If the NSA has back-pocketed exploits on the LWE submission from the CRYSTALS authors, it's not likely that a purely academic competition would have fared better. The CRYSTALS authors are extraordinarily well-regarded. This is quite a bank-shot theory of OPSEC from NSA.
It's true that nothing is 100% safe. And to some degree, that makes the argument problematic; regardless of what happened, one could construct a way for US government to mess with things. If you had competition of the world's leading academic cryptographers with a winner selected by popular vote among peers, how do you know that the US hasn't just influenced enough cryptographers to push a subtly broken algorithm?

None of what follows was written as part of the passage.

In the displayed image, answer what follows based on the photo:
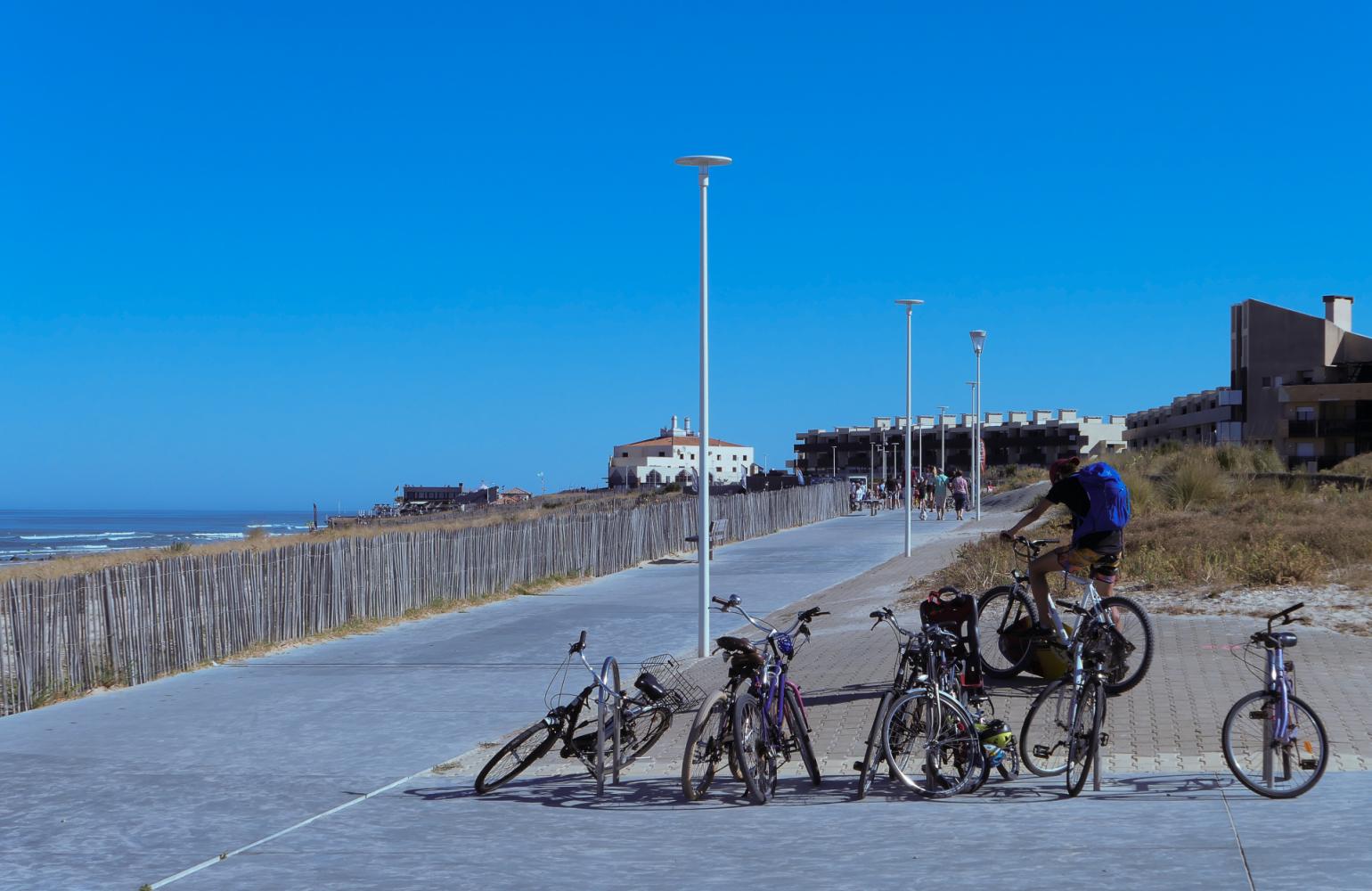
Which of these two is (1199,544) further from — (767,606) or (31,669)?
(31,669)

But we must also recognize a difference in degree. In a competition where the US has no official influence over the result, there has to be a huge conspiracy to affect which algorithm is chosen. But in the competition which actually happened, they may potentially just need a single plant on one of the strong teams, and if that plant is successful in introducing subtle brokenness into the algorithm without anyone noticing, the NIST can just declare that team's algorithm as the winner.
I think it's perfectly reasonable to dismiss this possibility. I also think it's reasonable to recognize the extreme untrustworthiness of the NIST and decide to not trust them if there's even a conceivable way that they might've messed with the outcome of their competition. I really can't know what the right choice is.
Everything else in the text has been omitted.